(Spatial questions linked to pictures)

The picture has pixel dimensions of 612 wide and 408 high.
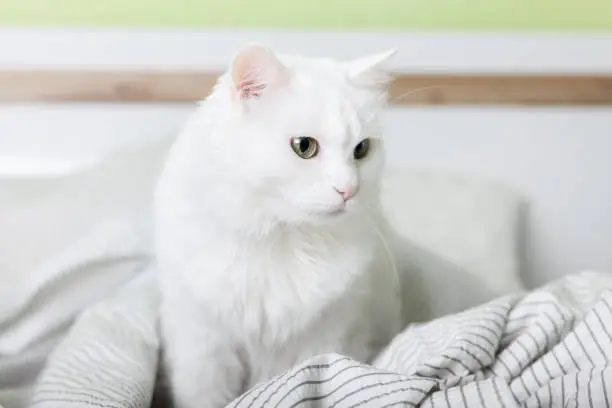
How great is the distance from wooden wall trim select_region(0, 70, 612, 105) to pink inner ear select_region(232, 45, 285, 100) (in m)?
0.58

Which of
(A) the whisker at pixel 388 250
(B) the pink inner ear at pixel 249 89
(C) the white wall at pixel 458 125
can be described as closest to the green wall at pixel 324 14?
(C) the white wall at pixel 458 125

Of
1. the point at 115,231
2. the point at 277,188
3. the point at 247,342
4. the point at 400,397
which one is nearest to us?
the point at 400,397

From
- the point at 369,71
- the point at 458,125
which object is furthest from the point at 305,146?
the point at 458,125

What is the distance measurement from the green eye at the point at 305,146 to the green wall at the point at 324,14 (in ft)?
2.27

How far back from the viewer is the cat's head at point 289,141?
0.86 metres

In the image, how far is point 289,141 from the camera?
870mm

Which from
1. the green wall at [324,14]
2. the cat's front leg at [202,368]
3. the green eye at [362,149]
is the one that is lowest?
the cat's front leg at [202,368]

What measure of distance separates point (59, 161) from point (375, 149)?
2.58 feet

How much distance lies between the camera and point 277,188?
88 cm

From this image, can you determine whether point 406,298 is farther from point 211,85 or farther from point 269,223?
point 211,85

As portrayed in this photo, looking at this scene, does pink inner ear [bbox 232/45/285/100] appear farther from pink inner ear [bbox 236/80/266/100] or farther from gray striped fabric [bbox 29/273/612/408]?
gray striped fabric [bbox 29/273/612/408]

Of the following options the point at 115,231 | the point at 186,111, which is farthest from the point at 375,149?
the point at 186,111

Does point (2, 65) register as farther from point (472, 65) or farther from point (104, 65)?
point (472, 65)

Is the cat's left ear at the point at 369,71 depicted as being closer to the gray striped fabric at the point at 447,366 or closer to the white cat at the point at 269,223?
the white cat at the point at 269,223
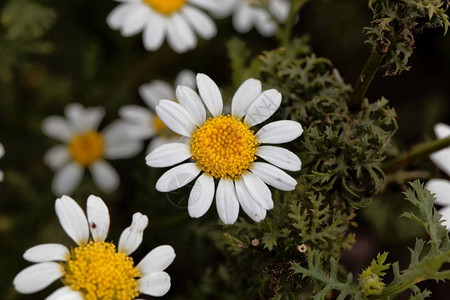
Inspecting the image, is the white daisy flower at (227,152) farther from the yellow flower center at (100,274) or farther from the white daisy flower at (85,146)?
the white daisy flower at (85,146)

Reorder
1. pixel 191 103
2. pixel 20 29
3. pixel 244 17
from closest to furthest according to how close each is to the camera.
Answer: pixel 191 103
pixel 20 29
pixel 244 17

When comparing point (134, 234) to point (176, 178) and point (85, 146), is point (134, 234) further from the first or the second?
point (85, 146)

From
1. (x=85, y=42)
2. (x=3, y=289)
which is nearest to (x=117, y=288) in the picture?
(x=3, y=289)

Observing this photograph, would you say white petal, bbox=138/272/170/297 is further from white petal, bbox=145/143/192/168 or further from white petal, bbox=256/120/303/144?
white petal, bbox=256/120/303/144

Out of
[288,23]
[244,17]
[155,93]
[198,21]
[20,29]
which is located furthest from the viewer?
[244,17]

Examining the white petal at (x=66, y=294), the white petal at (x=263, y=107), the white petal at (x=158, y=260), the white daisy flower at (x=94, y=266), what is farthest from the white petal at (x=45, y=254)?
the white petal at (x=263, y=107)

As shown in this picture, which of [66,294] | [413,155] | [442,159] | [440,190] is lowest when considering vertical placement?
[440,190]

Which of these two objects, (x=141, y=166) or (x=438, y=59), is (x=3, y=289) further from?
(x=438, y=59)

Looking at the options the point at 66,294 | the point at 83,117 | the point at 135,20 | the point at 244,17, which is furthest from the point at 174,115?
the point at 244,17
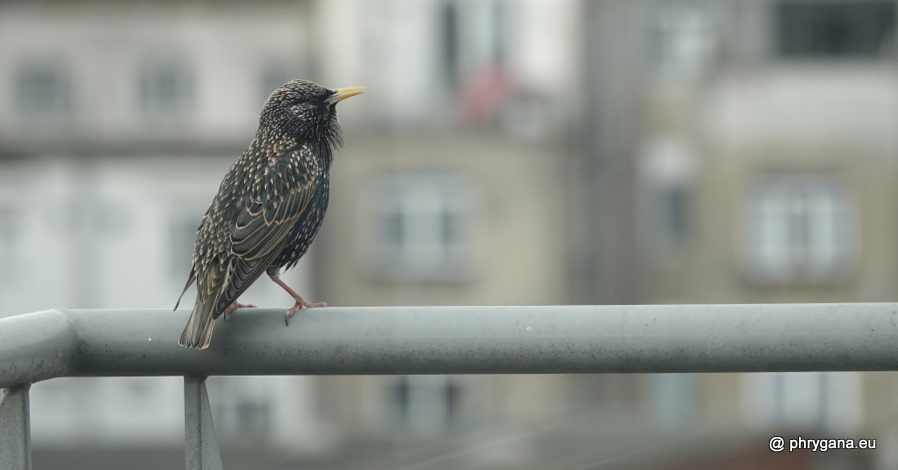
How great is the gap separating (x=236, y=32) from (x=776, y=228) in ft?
32.4

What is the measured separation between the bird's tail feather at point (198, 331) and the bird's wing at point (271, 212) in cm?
68

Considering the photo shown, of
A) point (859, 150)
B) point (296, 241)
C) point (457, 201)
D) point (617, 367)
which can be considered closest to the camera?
point (617, 367)

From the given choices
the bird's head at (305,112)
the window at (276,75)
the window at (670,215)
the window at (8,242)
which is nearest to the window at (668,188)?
the window at (670,215)

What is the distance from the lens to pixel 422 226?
20.3 meters

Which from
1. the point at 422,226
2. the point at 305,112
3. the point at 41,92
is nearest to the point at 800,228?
the point at 422,226

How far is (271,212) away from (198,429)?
1358 millimetres

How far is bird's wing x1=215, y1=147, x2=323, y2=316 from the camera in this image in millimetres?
3164

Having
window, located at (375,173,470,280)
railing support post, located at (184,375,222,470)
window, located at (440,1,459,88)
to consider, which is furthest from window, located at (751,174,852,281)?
railing support post, located at (184,375,222,470)

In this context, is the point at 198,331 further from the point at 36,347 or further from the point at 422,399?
the point at 422,399

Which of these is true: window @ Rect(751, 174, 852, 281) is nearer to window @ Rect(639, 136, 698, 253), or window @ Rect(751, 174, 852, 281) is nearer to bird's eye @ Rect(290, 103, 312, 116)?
window @ Rect(639, 136, 698, 253)

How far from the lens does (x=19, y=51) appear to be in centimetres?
2208

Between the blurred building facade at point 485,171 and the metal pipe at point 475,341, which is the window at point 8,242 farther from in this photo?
the metal pipe at point 475,341

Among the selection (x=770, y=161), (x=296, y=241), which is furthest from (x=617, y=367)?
(x=770, y=161)

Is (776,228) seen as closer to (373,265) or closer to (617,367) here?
(373,265)
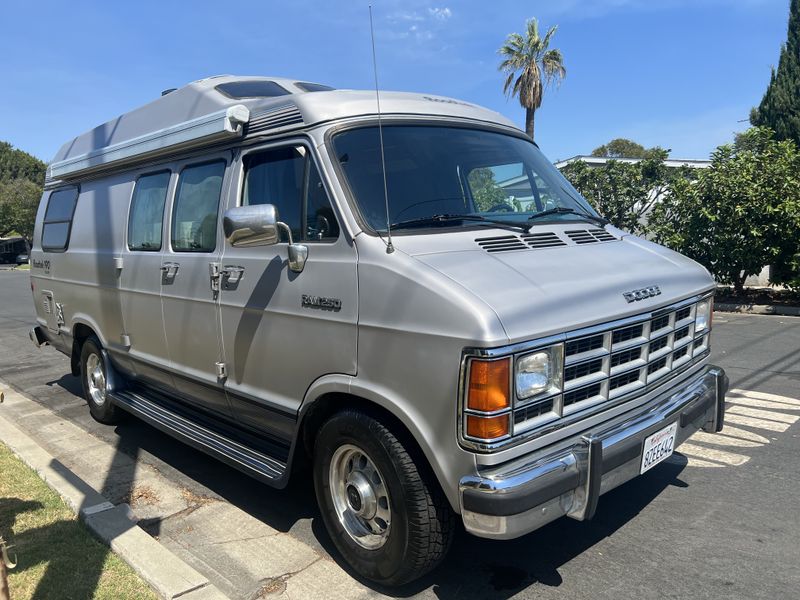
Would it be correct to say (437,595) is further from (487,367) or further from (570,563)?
(487,367)

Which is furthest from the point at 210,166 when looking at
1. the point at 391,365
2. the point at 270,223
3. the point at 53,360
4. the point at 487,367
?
the point at 53,360

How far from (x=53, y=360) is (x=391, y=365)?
8.42 m

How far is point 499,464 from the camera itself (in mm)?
2592

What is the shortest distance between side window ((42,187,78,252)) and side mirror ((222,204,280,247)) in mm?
3849

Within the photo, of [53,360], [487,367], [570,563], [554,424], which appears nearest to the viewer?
[487,367]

Task goal
Reproduce all of the data above word for word, leaving out the pictures.

Final answer
The picture has pixel dimensions of 612 wide and 408 high.
How great is the distance from wooden wall trim select_region(0, 70, 612, 105) to pink inner ear select_region(232, 45, 285, 100) (in m)?
0.58

Which of
(A) the whisker at pixel 388 250
(B) the pink inner ear at pixel 249 89
(C) the white wall at pixel 458 125
can be described as closest to the green wall at pixel 324 14?
(C) the white wall at pixel 458 125

Of
1. the point at 115,231
2. the point at 277,188
3. the point at 247,342
4. the point at 400,397
which one is nearest to us?
the point at 400,397

From
- the point at 369,71
- the point at 458,125
which object is furthest from the point at 305,146?
the point at 458,125

What is the distance measurement from the green eye at the point at 305,146 to the green wall at the point at 324,14 (in ft)?
2.27

How far back from the viewer is the cat's head at point 289,141?
0.86 metres

In the image, how far is point 289,141 from the camera?
870mm

Which from
1. the green wall at [324,14]
2. the cat's front leg at [202,368]
3. the green eye at [362,149]
is the one that is lowest?
the cat's front leg at [202,368]

What measure of distance separates point (59, 161) from point (375, 149)?
2.58 feet

How much distance lies between the camera and point 277,188?
88 cm

From this image, can you determine whether point 406,298 is farther from point 211,85 or farther from point 269,223?
point 211,85

As portrayed in this photo, looking at this scene, does pink inner ear [bbox 232/45/285/100] appear farther from pink inner ear [bbox 236/80/266/100] or farther from gray striped fabric [bbox 29/273/612/408]?
gray striped fabric [bbox 29/273/612/408]

Of the following options the point at 115,231 | the point at 186,111, which is farthest from the point at 375,149?
the point at 186,111

Does point (2, 65) register as farther from point (472, 65) or farther from point (104, 65)?
point (472, 65)

Is the cat's left ear at the point at 369,71 depicted as being closer to the gray striped fabric at the point at 447,366 or closer to the white cat at the point at 269,223?
the white cat at the point at 269,223
Inspecting the image, is the white daisy flower at (227,152) farther from the yellow flower center at (100,274) or farther from the white daisy flower at (85,146)?
the white daisy flower at (85,146)

Reorder
1. pixel 191 103
2. pixel 20 29
3. pixel 244 17
from closest to furthest according to how close each is to the camera.
Answer: pixel 191 103
pixel 20 29
pixel 244 17

When comparing point (134, 234) to point (176, 178) and point (85, 146), is point (134, 234) further from the first or the second?
point (85, 146)

From
1. (x=85, y=42)
2. (x=3, y=289)
which is nearest to (x=117, y=288) in the picture?
(x=3, y=289)

Observing this photograph, would you say white petal, bbox=138/272/170/297 is further from white petal, bbox=145/143/192/168 or further from white petal, bbox=256/120/303/144?
white petal, bbox=256/120/303/144

Out of
[288,23]
[244,17]
[155,93]
[198,21]
[20,29]
which is located furthest from the viewer?
[244,17]

Examining the white petal at (x=66, y=294), the white petal at (x=263, y=107), the white petal at (x=158, y=260), the white daisy flower at (x=94, y=266), what is farthest from the white petal at (x=45, y=254)?
the white petal at (x=263, y=107)

As shown in this picture, which of [66,294] | [413,155] | [442,159] | [440,190] is lowest when considering vertical placement?
[440,190]

Which of these two objects, (x=141, y=166) or (x=438, y=59), is (x=3, y=289) further from?
(x=438, y=59)

Looking at the options the point at 66,294 | the point at 83,117 | the point at 135,20 | the point at 244,17, which is furthest from the point at 174,115?
the point at 244,17
How great is the gap separating (x=236, y=32) from (x=776, y=228) in ft?
32.4

What is the measured separation between the bird's tail feather at point (198, 331) and the bird's wing at point (271, 212) in cm?
68

Considering the photo shown, of
A) point (859, 150)
B) point (296, 241)
C) point (457, 201)
D) point (617, 367)
which can be considered closest to the camera?
point (617, 367)

From the given choices
the bird's head at (305,112)
the window at (276,75)
the window at (670,215)
the window at (8,242)
which is nearest to the window at (668,188)?
the window at (670,215)

What is the distance from the lens to pixel 422 226?
20.3 meters

Which from
1. the point at 422,226
2. the point at 305,112
3. the point at 41,92
is nearest to the point at 800,228?
the point at 422,226

How far is (271,212) away from (198,429)?
1358 millimetres

How far is bird's wing x1=215, y1=147, x2=323, y2=316 from the camera in this image in millimetres?
3164

Having
window, located at (375,173,470,280)
railing support post, located at (184,375,222,470)
window, located at (440,1,459,88)
to consider, which is furthest from window, located at (751,174,852,281)?
railing support post, located at (184,375,222,470)

In this context, is the point at 198,331 further from the point at 36,347 or further from the point at 422,399?
the point at 422,399

Which of these is true: window @ Rect(751, 174, 852, 281) is nearer to window @ Rect(639, 136, 698, 253), or window @ Rect(751, 174, 852, 281) is nearer to bird's eye @ Rect(290, 103, 312, 116)?
window @ Rect(639, 136, 698, 253)

How far from the lens does (x=19, y=51) appear to be in centimetres?
2208

Between the blurred building facade at point 485,171 and the metal pipe at point 475,341, which is the window at point 8,242 farther from in this photo?
the metal pipe at point 475,341

Among the selection (x=770, y=161), (x=296, y=241), which is furthest from (x=617, y=367)?
(x=770, y=161)

Is (776,228) seen as closer to (373,265) or closer to (617,367) here?
(373,265)
Would it be correct to say (437,595) is further from (487,367) or further from (570,563)?
(487,367)

Which is furthest from the point at 210,166 when looking at
1. the point at 391,365
2. the point at 270,223
3. the point at 53,360
4. the point at 487,367
?
the point at 53,360

How far from (x=53, y=360) is (x=391, y=365)?
8.42 m

How far is point 499,464 from the camera itself (in mm)?
2592

What is the shortest distance between side window ((42,187,78,252)) and side mirror ((222,204,280,247)) in mm?
3849

Within the photo, of [53,360], [487,367], [570,563], [554,424], which appears nearest to the viewer?
[487,367]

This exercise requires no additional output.